The Audley Street mural stands over ten feet high. Its yellow background illuminates the Portuguese cultural symbols that seem to call out to the passer-by. The mural narrates the evolution of the universe in a way that has an almost hypnotic affect on the viewer. Geraldes: “My work deals with the spiritual in art. It deals with the hidden order behind the subject matter. The amalgamation of colours and symbols and shapes that I use in my paintings create this sort of magnetic field and magnetic power that when people look at them they get grabbed into that.”
Luis Geraldes was born in Portugal in 1957. He immigrated to Australia in 1985 and became an Australian citizen in 1987. He has collections all over the world, including Canada, Portugal, France, Germany, Spain, Israel and the USA.

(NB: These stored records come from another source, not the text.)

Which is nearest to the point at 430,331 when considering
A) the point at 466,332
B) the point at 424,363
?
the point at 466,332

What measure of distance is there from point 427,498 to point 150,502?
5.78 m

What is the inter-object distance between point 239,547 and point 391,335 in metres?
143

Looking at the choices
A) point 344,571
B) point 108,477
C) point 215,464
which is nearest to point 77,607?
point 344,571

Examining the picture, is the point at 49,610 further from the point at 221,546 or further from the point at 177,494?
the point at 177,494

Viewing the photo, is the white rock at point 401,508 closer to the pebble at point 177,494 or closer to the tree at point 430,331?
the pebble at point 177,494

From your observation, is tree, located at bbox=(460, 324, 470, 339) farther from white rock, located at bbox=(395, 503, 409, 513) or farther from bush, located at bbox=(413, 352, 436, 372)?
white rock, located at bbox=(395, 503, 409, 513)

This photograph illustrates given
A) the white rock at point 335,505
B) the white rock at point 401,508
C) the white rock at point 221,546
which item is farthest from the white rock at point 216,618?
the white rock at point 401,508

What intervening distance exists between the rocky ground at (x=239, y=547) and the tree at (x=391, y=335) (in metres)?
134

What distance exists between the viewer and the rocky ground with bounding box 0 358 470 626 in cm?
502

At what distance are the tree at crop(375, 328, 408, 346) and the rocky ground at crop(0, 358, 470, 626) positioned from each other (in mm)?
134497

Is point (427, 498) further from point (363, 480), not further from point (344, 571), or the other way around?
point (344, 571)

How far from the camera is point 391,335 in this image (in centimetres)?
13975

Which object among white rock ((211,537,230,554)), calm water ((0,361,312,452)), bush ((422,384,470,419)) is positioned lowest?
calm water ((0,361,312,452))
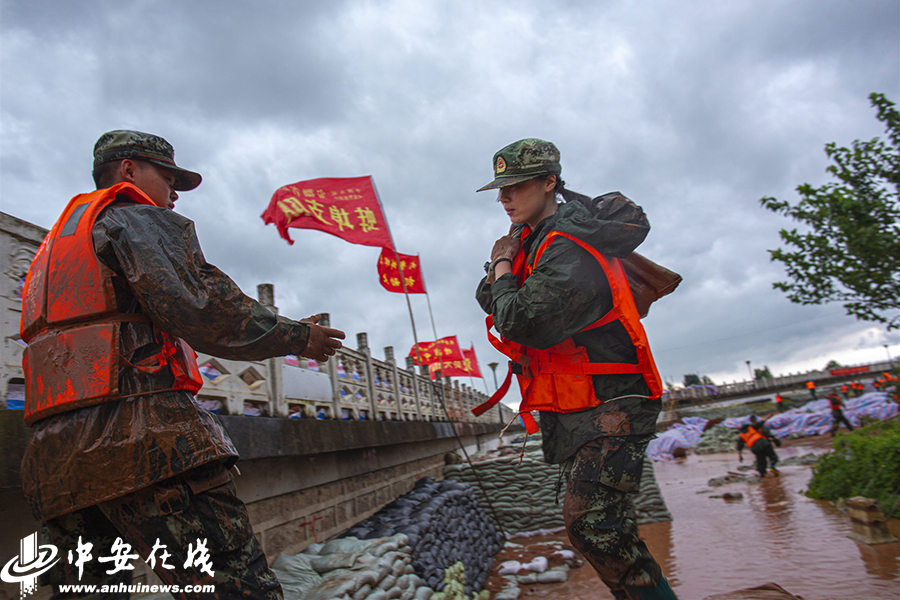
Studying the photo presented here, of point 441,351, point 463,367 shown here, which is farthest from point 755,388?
point 441,351

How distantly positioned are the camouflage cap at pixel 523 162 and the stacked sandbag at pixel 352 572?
285 centimetres

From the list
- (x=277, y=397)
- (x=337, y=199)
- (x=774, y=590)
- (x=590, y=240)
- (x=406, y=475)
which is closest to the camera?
(x=590, y=240)

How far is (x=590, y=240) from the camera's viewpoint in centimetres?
183

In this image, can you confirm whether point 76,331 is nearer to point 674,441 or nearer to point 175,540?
point 175,540

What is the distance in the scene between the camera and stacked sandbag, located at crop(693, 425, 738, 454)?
2030 cm

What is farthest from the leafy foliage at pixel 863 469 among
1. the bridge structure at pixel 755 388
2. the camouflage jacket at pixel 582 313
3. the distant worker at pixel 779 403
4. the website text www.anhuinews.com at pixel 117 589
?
the bridge structure at pixel 755 388

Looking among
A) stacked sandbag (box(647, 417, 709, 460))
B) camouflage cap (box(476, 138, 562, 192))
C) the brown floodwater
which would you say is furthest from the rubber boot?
stacked sandbag (box(647, 417, 709, 460))

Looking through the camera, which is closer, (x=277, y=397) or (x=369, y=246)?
(x=277, y=397)

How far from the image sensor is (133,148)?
1.74m

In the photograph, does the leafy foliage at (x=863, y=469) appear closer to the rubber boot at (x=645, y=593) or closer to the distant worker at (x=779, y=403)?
the rubber boot at (x=645, y=593)

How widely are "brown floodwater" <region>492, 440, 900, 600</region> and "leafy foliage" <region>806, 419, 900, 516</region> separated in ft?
0.89

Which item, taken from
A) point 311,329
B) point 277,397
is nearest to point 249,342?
point 311,329

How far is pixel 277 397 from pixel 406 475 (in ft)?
11.5

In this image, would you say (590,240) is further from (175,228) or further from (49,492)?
(49,492)
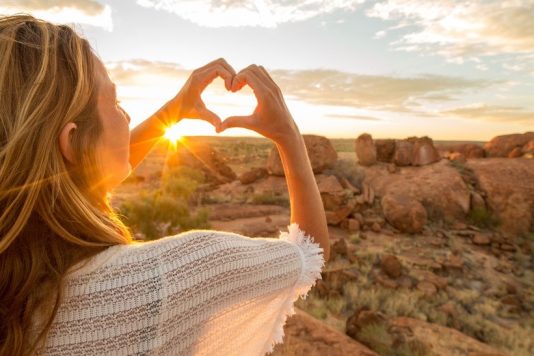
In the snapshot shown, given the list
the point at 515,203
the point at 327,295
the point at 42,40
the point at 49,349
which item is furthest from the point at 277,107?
the point at 515,203

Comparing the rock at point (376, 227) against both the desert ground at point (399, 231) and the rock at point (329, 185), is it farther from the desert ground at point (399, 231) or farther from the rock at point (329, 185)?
the rock at point (329, 185)

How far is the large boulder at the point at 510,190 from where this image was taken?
13.2 metres

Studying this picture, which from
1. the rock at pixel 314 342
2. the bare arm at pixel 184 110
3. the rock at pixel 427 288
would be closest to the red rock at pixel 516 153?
the rock at pixel 427 288

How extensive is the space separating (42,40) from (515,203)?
50.0ft

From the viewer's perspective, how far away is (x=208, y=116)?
1.47 metres

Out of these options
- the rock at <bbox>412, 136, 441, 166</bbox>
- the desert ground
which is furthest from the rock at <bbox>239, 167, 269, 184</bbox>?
the rock at <bbox>412, 136, 441, 166</bbox>

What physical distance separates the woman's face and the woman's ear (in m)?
0.08

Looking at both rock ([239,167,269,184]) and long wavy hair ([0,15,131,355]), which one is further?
rock ([239,167,269,184])

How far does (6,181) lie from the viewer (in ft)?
2.99

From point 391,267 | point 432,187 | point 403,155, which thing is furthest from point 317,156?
point 391,267

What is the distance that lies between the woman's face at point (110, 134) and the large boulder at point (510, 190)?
1423 cm

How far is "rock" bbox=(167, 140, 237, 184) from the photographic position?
796 inches

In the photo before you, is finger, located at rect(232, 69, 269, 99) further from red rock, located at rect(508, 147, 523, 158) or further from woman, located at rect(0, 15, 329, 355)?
red rock, located at rect(508, 147, 523, 158)

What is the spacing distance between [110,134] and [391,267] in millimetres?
8593
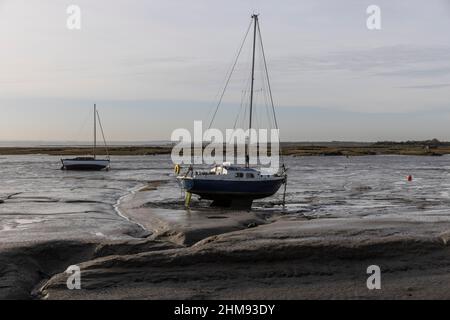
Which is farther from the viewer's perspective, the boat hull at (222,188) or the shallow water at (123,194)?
the boat hull at (222,188)

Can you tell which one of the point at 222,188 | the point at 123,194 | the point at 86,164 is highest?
the point at 222,188

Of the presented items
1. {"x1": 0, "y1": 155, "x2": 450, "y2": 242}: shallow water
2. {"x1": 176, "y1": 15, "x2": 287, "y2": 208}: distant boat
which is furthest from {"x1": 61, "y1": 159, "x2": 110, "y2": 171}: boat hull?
{"x1": 176, "y1": 15, "x2": 287, "y2": 208}: distant boat

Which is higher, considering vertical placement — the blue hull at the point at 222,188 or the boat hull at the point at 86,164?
the blue hull at the point at 222,188

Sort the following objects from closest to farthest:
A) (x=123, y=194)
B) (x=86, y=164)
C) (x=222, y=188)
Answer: (x=222, y=188)
(x=123, y=194)
(x=86, y=164)

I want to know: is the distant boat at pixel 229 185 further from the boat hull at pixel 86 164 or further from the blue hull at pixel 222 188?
the boat hull at pixel 86 164

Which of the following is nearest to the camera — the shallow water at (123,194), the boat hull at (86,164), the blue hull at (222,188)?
the shallow water at (123,194)

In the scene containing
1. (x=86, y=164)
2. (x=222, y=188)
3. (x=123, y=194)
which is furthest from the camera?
(x=86, y=164)

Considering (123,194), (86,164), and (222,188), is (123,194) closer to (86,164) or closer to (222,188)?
(222,188)

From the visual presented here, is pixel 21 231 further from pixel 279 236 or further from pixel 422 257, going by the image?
pixel 422 257

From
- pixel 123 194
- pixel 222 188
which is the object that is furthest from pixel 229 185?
pixel 123 194

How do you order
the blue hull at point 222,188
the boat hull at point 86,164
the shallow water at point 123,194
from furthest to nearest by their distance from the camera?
1. the boat hull at point 86,164
2. the blue hull at point 222,188
3. the shallow water at point 123,194

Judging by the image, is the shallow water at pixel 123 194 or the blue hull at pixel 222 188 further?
the blue hull at pixel 222 188


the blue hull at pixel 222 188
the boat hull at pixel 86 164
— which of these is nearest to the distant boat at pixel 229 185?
the blue hull at pixel 222 188

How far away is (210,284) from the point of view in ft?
32.6
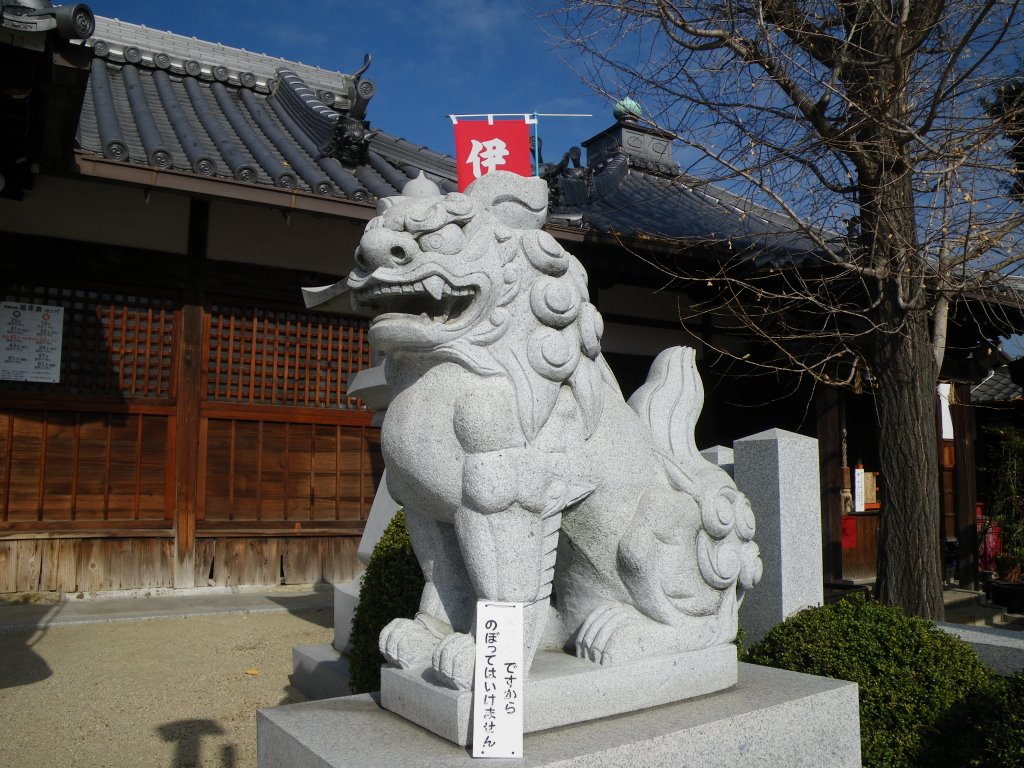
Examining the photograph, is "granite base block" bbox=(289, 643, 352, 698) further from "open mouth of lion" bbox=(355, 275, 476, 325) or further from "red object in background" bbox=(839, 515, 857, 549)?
"red object in background" bbox=(839, 515, 857, 549)

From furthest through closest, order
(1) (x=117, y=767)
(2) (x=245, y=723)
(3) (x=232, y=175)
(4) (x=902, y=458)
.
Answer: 1. (3) (x=232, y=175)
2. (4) (x=902, y=458)
3. (2) (x=245, y=723)
4. (1) (x=117, y=767)

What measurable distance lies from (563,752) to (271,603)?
5669mm

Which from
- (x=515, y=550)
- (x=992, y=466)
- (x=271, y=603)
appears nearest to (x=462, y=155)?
(x=271, y=603)

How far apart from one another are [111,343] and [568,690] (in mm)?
6360

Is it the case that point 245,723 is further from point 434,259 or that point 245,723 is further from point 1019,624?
point 1019,624

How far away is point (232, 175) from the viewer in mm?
6477

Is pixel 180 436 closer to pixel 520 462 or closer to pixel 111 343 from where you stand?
pixel 111 343

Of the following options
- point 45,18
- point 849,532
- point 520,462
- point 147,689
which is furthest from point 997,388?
point 45,18

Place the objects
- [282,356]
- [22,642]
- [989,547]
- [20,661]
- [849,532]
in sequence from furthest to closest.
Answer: [989,547]
[849,532]
[282,356]
[22,642]
[20,661]

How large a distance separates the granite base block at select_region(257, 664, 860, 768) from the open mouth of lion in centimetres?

Geraldes explained why he chose to settle in Australia: “Australia in Europe is sort of this paradisiac, sort of a dream that everyone dreams about. It’s seen as one of the lost worlds, away from everything, and I had this fascination about that idea and just went to the Australian embassy and applied. They said ‘look you’ve got 30 days to take it or leave it’. I didn’t really have time to think about it. I just, ‘yeah, well, why not, let’s go’. … It’s a beautiful country. No war, plenty of land, very spacious, a beautiful landscape and magic. This country is a magic place.”
I asked Geraldes what he meant by Australia being a “magic place”: “There is something special about Australian land that makes it very ‘magic’ or spiritual. Perhaps the extension, the horizon, being so old, its features of the landscape and most of all its relationship with the Aborigines, being such an old culture. Whatever it is, I feel the air is special and magic around certain areas of the country.”
Irrespective of what it is that drew Luis Geraldes here, his presence is testament to our good fortune at the rich cultural diversity and artistic expression that nourishes Australian soil.